Veronica Kaup-Hasler ist Stadträtin für Kultur und Wissenschaft in Wien. Sie absolvierte das Studium der Theaterwissenschaft an der Universität Wien. Hier ein Gespräch über ihre Diplomarbeit.
Johannes Schütz (Tabula Rasa Magazin):
Frau Stadträtin Kaup-Hasler, war es erforderlich, dass die deutsche Familienministerin Franziska Giffey ihren Rücktritt erklärte, weil ihre Dissertation in die Kritik genommen wurde?

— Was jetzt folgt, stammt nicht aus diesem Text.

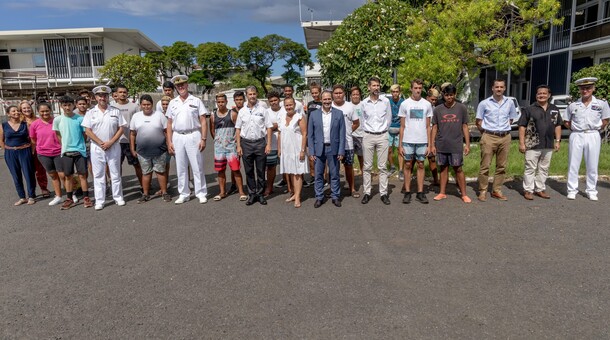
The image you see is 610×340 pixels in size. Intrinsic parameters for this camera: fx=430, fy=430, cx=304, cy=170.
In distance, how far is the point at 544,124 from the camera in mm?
6789

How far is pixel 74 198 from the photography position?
7.39 meters

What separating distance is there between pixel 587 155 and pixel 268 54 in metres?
52.0

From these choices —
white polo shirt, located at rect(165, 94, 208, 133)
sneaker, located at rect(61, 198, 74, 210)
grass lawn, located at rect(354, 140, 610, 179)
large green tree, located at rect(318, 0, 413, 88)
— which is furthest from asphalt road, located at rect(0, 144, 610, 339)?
large green tree, located at rect(318, 0, 413, 88)

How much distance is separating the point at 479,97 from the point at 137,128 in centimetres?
2708

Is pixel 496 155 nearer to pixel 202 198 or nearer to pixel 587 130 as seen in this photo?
pixel 587 130

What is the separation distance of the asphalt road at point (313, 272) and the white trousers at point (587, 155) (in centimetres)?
29

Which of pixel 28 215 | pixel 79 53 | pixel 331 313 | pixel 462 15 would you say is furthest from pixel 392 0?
pixel 79 53

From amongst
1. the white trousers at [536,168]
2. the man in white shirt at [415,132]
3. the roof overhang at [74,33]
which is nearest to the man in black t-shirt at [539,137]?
the white trousers at [536,168]

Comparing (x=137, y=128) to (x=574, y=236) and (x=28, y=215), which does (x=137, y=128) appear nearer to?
(x=28, y=215)

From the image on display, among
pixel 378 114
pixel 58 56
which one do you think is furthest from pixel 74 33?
pixel 378 114

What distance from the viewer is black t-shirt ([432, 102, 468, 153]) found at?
6562mm

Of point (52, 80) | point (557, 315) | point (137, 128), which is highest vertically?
point (52, 80)

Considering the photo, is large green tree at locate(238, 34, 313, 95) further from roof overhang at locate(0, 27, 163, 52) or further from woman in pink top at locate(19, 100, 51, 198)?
woman in pink top at locate(19, 100, 51, 198)

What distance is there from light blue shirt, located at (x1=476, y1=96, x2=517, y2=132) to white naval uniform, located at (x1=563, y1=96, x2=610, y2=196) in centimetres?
102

Veronica Kaup-Hasler(Stadträtin für Kultur und Wissenschaft in Wien):
Mir sind die näheren Umstände des Rücktritts von Franziska Giffey nicht bekannt. Grundsätzlich ist zu beobachten, dass die Rücktrittskultur in Deutschland eine andere ist als hier in Österreich. Ich schätze es, wenn jemand Verantwortung für Fehler übernimmt.
Sie schrieben Ihre Diplomarbeit am Institut für Theaterwissenschaft der Universität Wien.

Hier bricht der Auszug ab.